About this exercise: Each record below should be returned exactly, with its pictures left out.

*** Records to use Section Begins ***

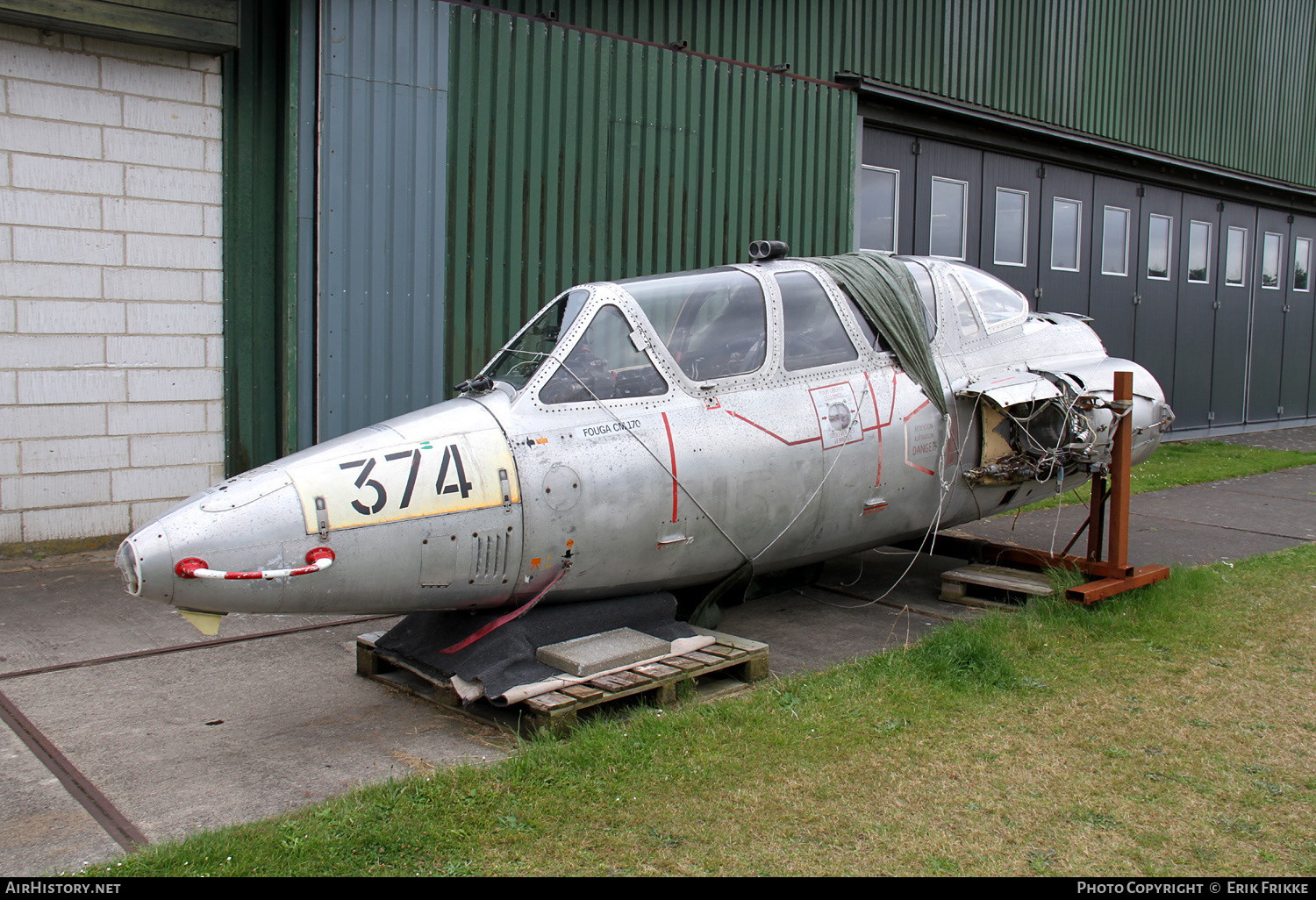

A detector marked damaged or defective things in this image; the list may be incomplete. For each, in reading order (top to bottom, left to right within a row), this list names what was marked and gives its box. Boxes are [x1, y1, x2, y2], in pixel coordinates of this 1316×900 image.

rusty metal support stand [916, 368, 1174, 608]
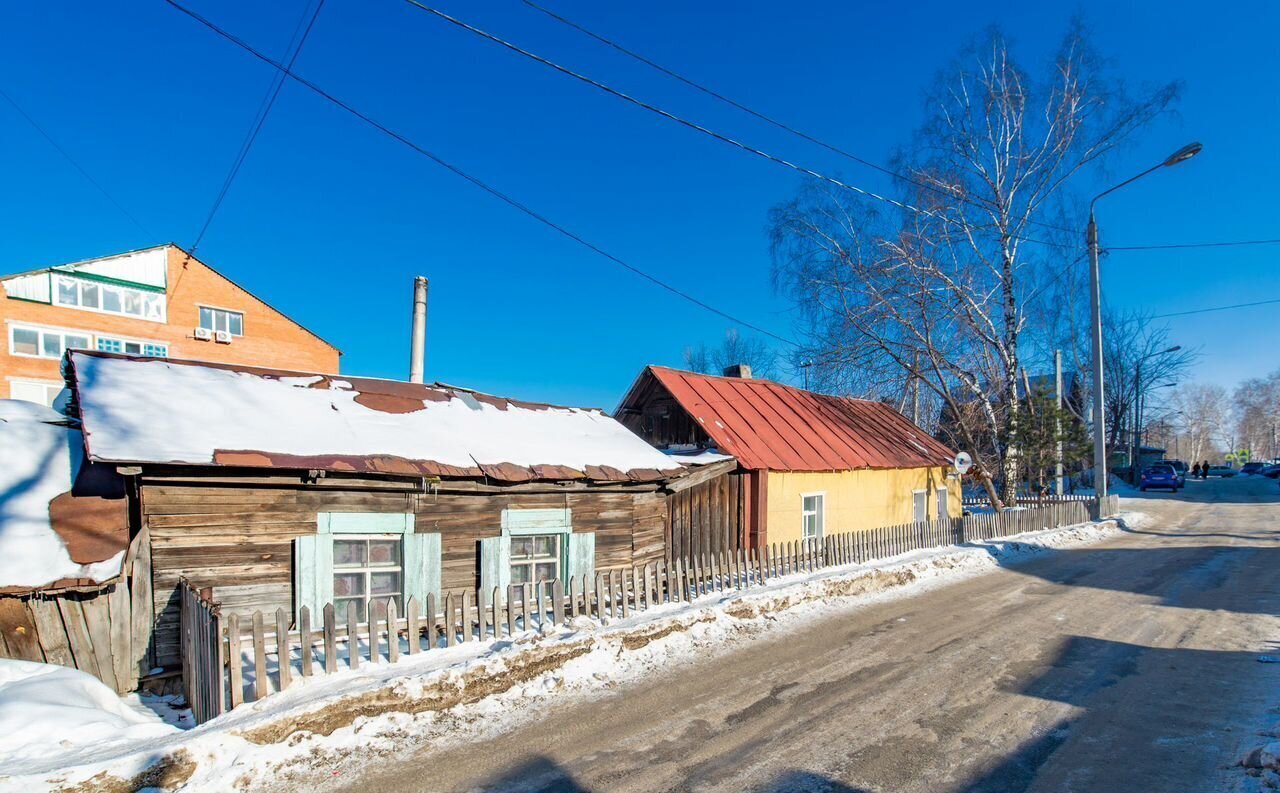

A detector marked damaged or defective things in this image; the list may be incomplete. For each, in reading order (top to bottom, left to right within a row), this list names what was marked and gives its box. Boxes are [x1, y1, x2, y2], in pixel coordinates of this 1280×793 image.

rusty metal roof [634, 365, 957, 470]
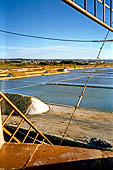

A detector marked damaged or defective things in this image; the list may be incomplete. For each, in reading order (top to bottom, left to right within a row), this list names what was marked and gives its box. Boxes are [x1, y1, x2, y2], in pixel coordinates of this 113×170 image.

rusted metal structure [62, 0, 113, 31]
rusty beam [62, 0, 113, 31]
rusty metal cable [59, 29, 110, 145]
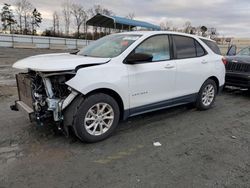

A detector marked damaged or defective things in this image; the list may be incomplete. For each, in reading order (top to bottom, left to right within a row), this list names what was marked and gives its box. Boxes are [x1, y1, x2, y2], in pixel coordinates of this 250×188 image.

crumpled hood [12, 53, 110, 72]
damaged front end [10, 70, 78, 126]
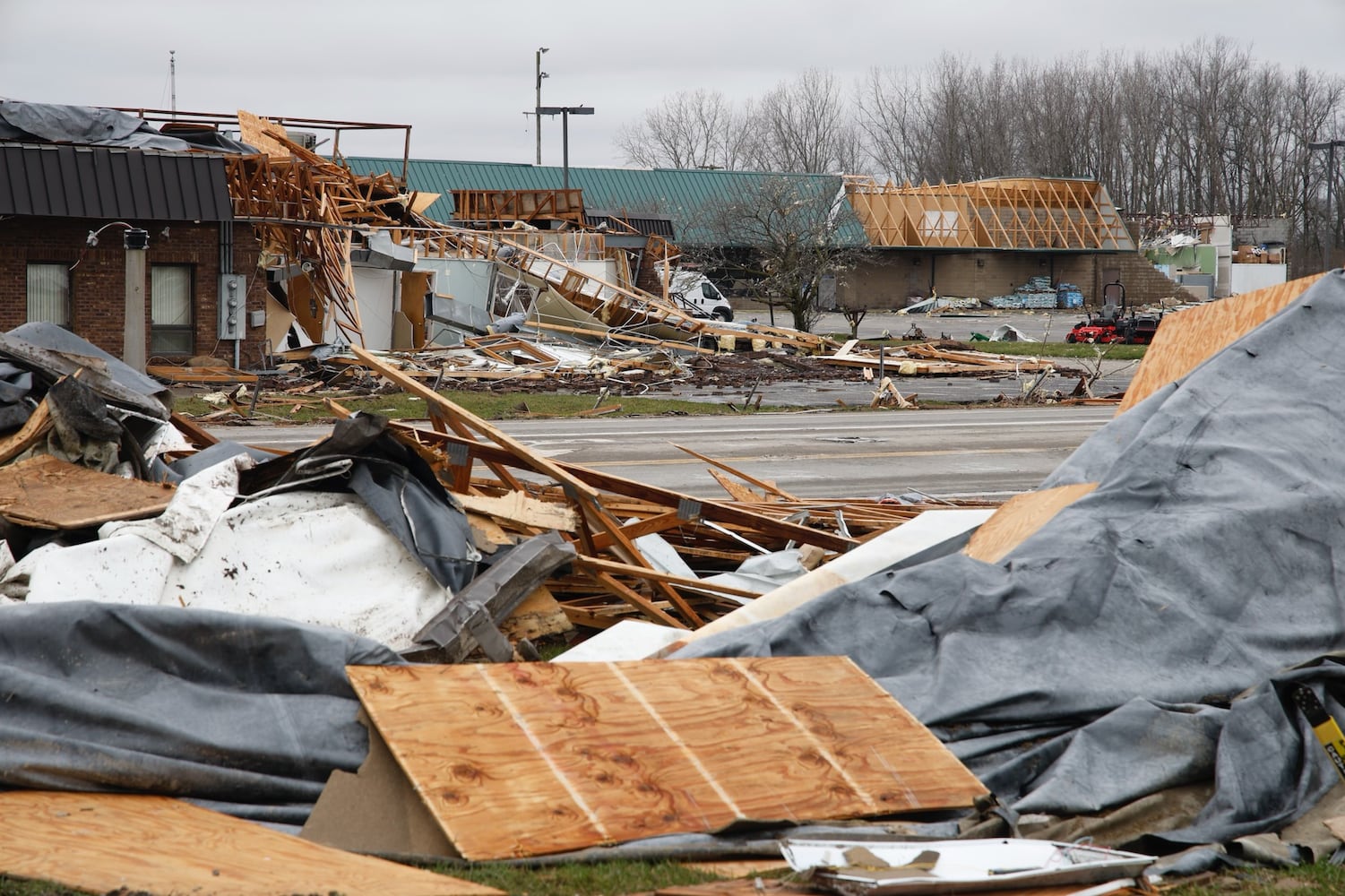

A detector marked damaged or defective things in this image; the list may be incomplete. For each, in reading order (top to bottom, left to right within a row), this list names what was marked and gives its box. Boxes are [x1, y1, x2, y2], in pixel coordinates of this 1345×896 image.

torn gray tarp [685, 271, 1345, 853]
torn gray tarp [0, 599, 400, 821]
broken wall panel [337, 659, 989, 860]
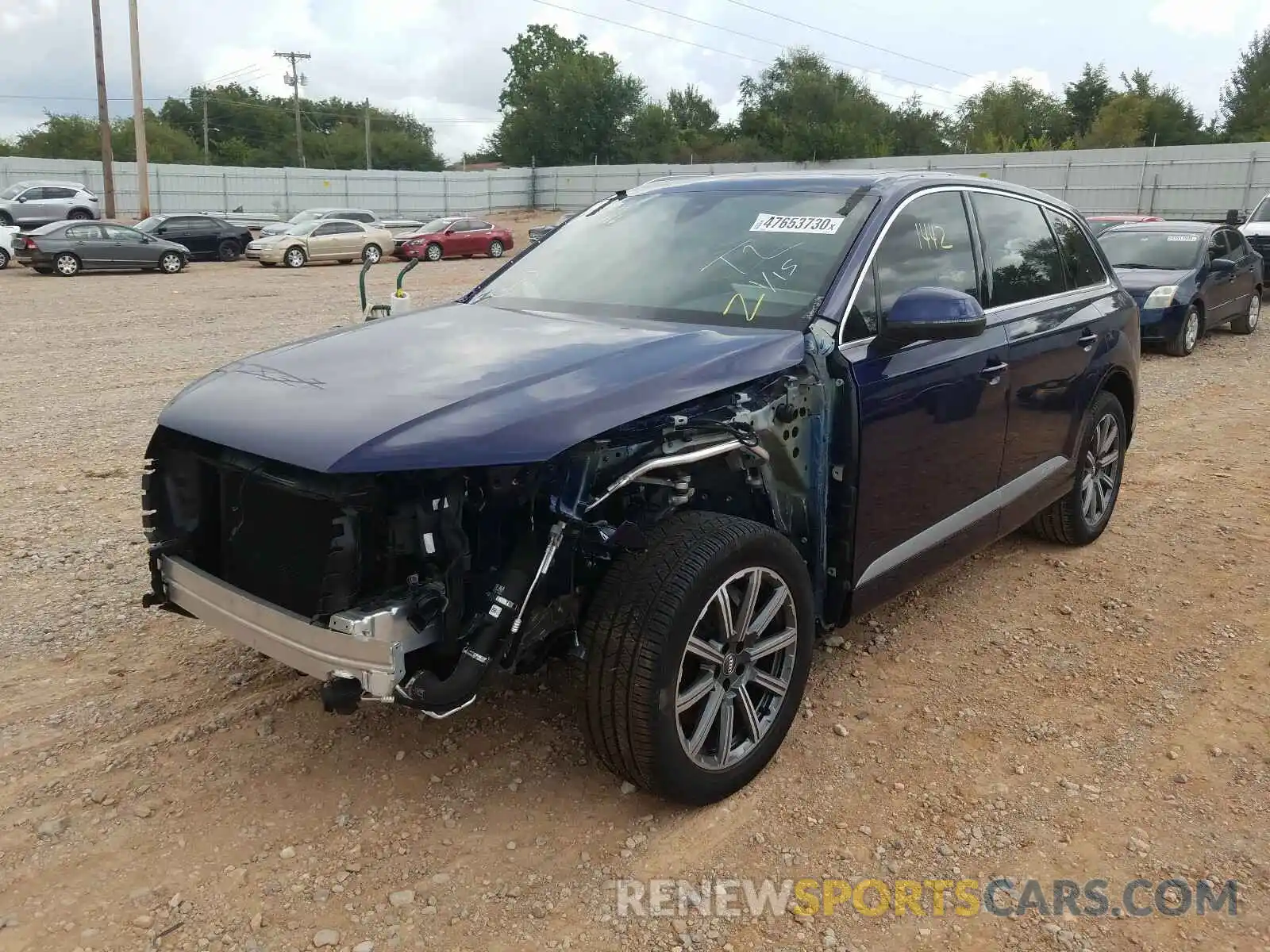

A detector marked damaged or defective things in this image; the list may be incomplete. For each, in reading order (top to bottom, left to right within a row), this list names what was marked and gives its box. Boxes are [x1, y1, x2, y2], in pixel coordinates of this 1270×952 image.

damaged blue suv [141, 171, 1143, 803]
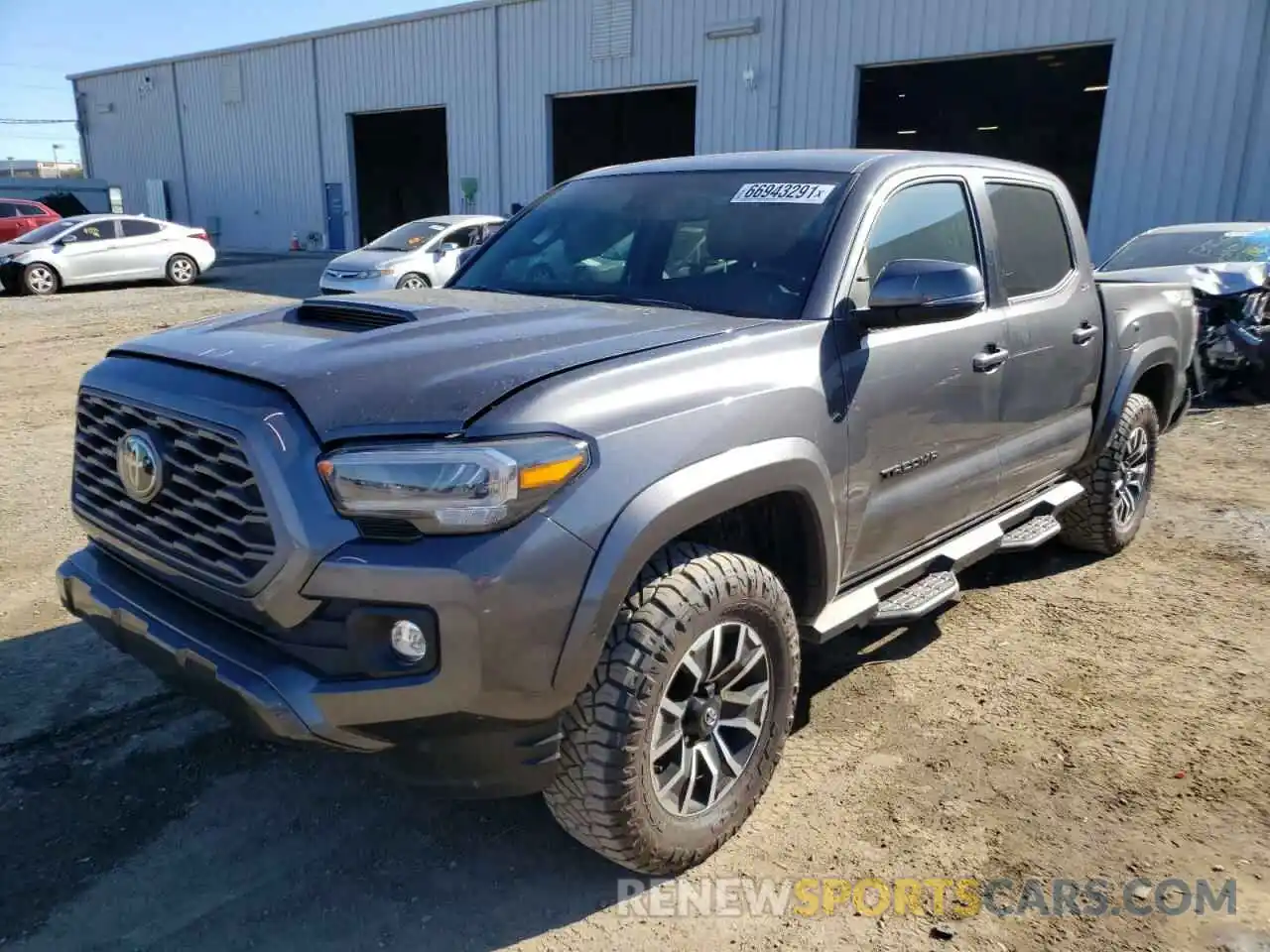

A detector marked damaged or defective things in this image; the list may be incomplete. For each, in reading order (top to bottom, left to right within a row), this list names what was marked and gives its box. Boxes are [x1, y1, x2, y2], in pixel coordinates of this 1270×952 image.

cracked hood [109, 288, 754, 440]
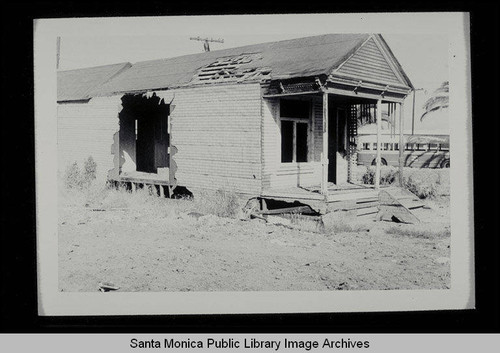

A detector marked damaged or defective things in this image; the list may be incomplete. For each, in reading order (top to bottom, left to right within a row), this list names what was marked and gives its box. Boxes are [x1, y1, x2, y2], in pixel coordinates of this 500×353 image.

damaged roof [57, 61, 132, 100]
damaged roof [90, 33, 376, 96]
broken window [280, 97, 310, 162]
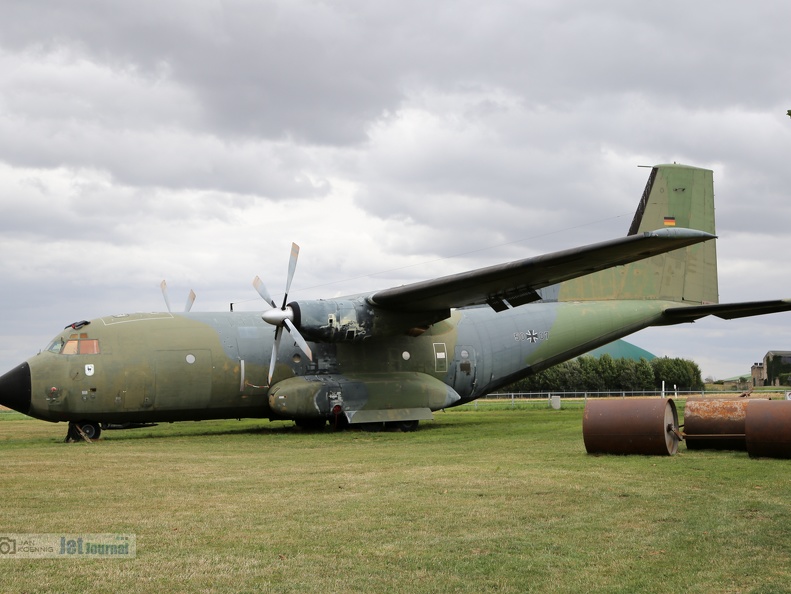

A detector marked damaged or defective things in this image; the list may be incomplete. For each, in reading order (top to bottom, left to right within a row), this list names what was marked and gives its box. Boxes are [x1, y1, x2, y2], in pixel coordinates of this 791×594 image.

rusted metal roller [580, 396, 680, 456]
rusted metal roller [684, 398, 752, 448]
rusted metal roller [744, 398, 791, 458]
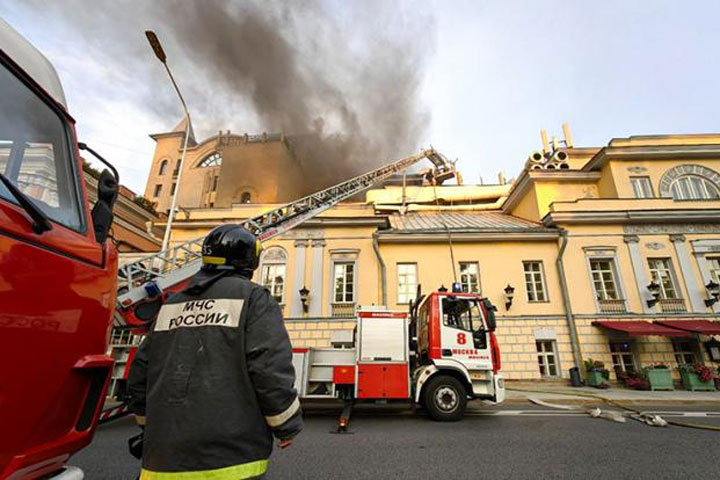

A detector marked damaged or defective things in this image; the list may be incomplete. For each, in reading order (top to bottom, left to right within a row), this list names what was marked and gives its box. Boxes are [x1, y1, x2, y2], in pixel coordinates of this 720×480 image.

damaged roof [388, 211, 552, 233]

*** Records to use Section Ends ***

Result for this task:
A detector marked damaged or defective things in this image; the list may be incomplete. For each, in reading order (top to bottom, left to right within a row), this list names what was marked and gives its box. Boxes are [x1, y1, x2, y2], in pixel coordinates of this 1316×900 image.

rusty metal support stand [916, 368, 1174, 608]

A detector marked damaged or defective things in this image; the list may be incomplete. For each, in reading order (top to bottom, left to right within a row), this list names what was marked and gives its box. Boxes are [x1, y1, x2, y2], in pixel coordinates of this 1280×793 image.

rusty metal roof [634, 365, 957, 470]

A detector marked damaged or defective things in this image; the list may be incomplete. For each, in reading order (top to bottom, left to right within a row), this list names what was marked and gives its box. Boxes are [x1, y1, x2, y2], in pixel coordinates of this 113×170 image.

rusted metal structure [62, 0, 113, 31]
rusty beam [62, 0, 113, 31]
rusty metal cable [59, 29, 110, 145]

A detector marked damaged or defective things in this image; the list may be incomplete. For each, in reading order (top to bottom, left to right within a row), this list names what was marked and gives its box. Boxes are [x1, y1, x2, y2], in pixel coordinates of this 250×188 image.

crumpled hood [12, 53, 110, 72]
damaged front end [10, 70, 78, 126]

A detector marked damaged or defective things in this image; the list may be incomplete. For each, in reading order (top to bottom, left to right within a row), this list names what was marked and gives its box. Boxes are [x1, y1, x2, y2], in pixel coordinates of this 1345×896 image.

torn gray tarp [685, 271, 1345, 853]
torn gray tarp [0, 599, 400, 821]
broken wall panel [337, 659, 989, 860]

A detector marked damaged or defective things in this image; the list may be incomplete. For each, in reading order (top to bottom, left to right within a row), this list names what was marked and gives its box. Boxes are [x1, y1, x2, y2], in pixel coordinates of this 1270×952 image.

damaged blue suv [141, 171, 1143, 803]

A detector marked damaged or defective things in this image; the list may be incomplete. For each, in reading order (top to bottom, left to right within a row), this list names what was marked and gives its box. Boxes are [x1, y1, x2, y2], in pixel coordinates of this 1270×952 image.

cracked hood [109, 288, 754, 440]

A detector marked damaged or defective things in this image; the list may be incomplete. For each, in reading order (top to bottom, left to right within a row), this list names what was marked and gives its box. Boxes are [x1, y1, x2, y2], in pixel coordinates of this 500×353 image.

damaged roof [57, 61, 132, 100]
damaged roof [90, 33, 376, 96]
broken window [280, 97, 310, 162]

A detector marked damaged or defective things in this image; the list may be incomplete. For each, in reading order (top to bottom, left to right within a row), this list names what was marked and gives its box. Boxes are [x1, y1, x2, y2], in pixel coordinates of this 791×594 image.

rusted metal roller [580, 396, 680, 456]
rusted metal roller [684, 398, 752, 448]
rusted metal roller [744, 398, 791, 458]

A detector marked damaged or defective things in this image; the list may be incomplete. For each, in reading order (top to bottom, left to right within a row), this list names what was marked and gives its box. Boxes are [x1, y1, x2, y2], in pixel coordinates of this 720×480 image.

damaged roof [388, 211, 552, 233]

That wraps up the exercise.